Michiganders of all ages know Detroit as the Motor City, they know Grand Rapids as Beer City USA or Furniture City and they know Ann Arbor as A2. But did you know that there are many more Michigan cities with unique nicknames?
From the Lake Michigan coast to the coast of Lake Huron, from Detroit to Traverse City, and from one side of the Upper Peninsula to the other, the Mitten State is full of cities with some colorful nicknames.
Adrian | The Maple City
This southern Michigan city is called The Maple City because of how many species of maple trees are found around town, including the sugar maple.
Adrian’s affinity for maples extends to Adrian High School’s athletic teams, which are known as the maples and it’s not uncommon for businesses to use maple in their names, including dental offices, glass shops, plumbing businesses, and financial institutions.
Alma | Scotland, USA
A sign greets visitors as they arrive in town, welcoming them to Scotland, USA. That’s because Alma College was founded through the efforts of the Presbyterian Synod of Michigan and the Presbyterian Church was originally founded in Scotland.
The school embraced its Scottish roots, with athletic teams coming to be known as the Fighting Scots. The embracing of Scottish traditions includes the annual Alma Highland Festival & Games each May.

» **PROVIDED MATERIAL**:
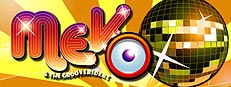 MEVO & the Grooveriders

==

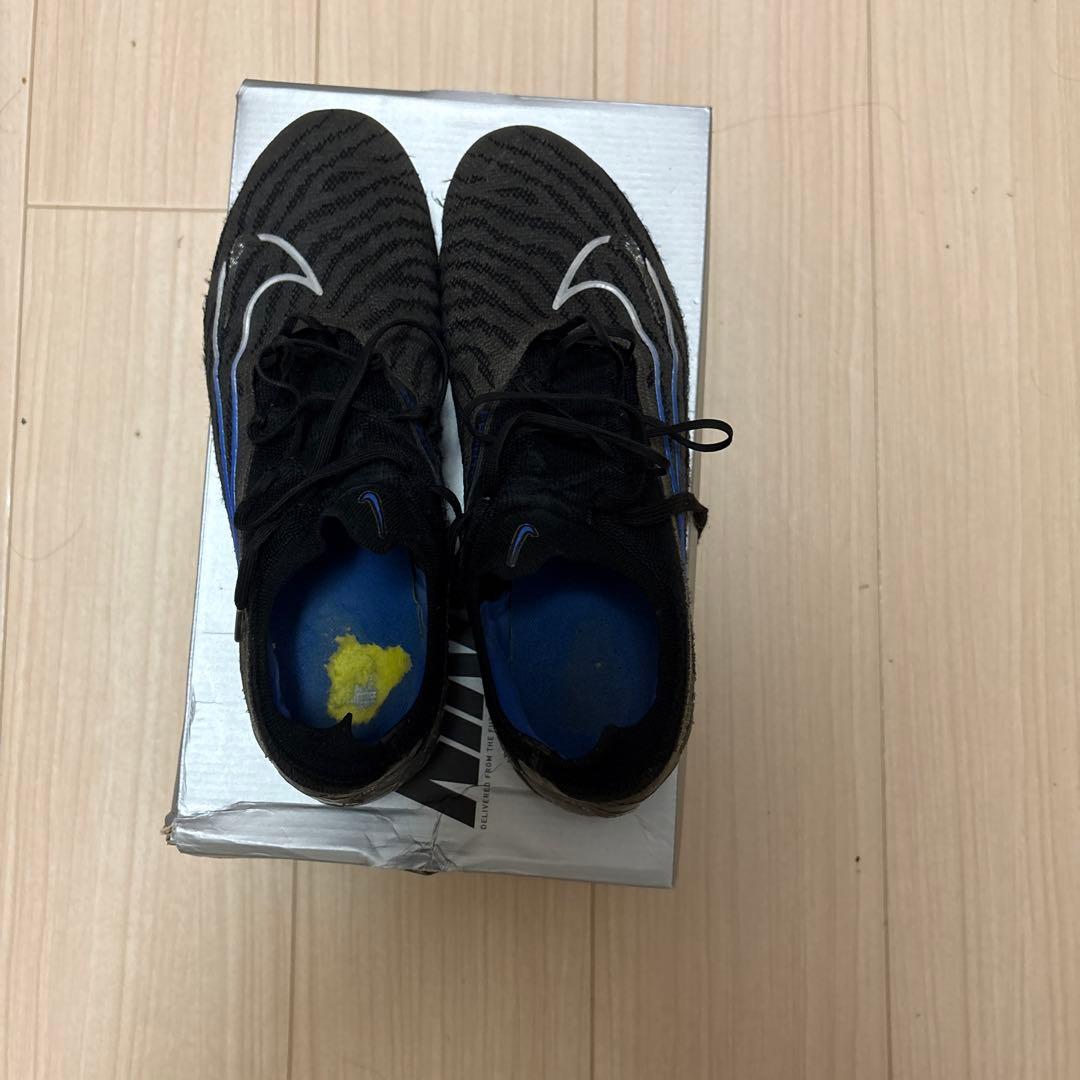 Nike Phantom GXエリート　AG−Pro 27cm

» **YOUR GOAL**:
Please quote, word for word, the part of the article about Michigan city nicknames between "Adrian’s affinity for" and "Games each May.", inclusive. Rely only on the article about Michigan city nicknames, not on the listing.

» **RESULT BELOW**:
Adrian’s affinity for maples extends to Adrian High School’s athletic teams, which are known as the maples and it’s not uncommon for businesses to use maple in their names, including dental offices, glass shops, plumbing businesses, and financial institutions.
Alma | Scotland, USA
A sign greets visitors as they arrive in town, welcoming them to Scotland, USA. That’s because Alma College was founded through the efforts of the Presbyterian Synod of Michigan and the Presbyterian Church was originally founded in Scotland.
The school embraced its Scottish roots, with athletic teams coming to be known as the Fighting Scots. The embracing of Scottish traditions includes the annual Alma Highland Festival & Games each May.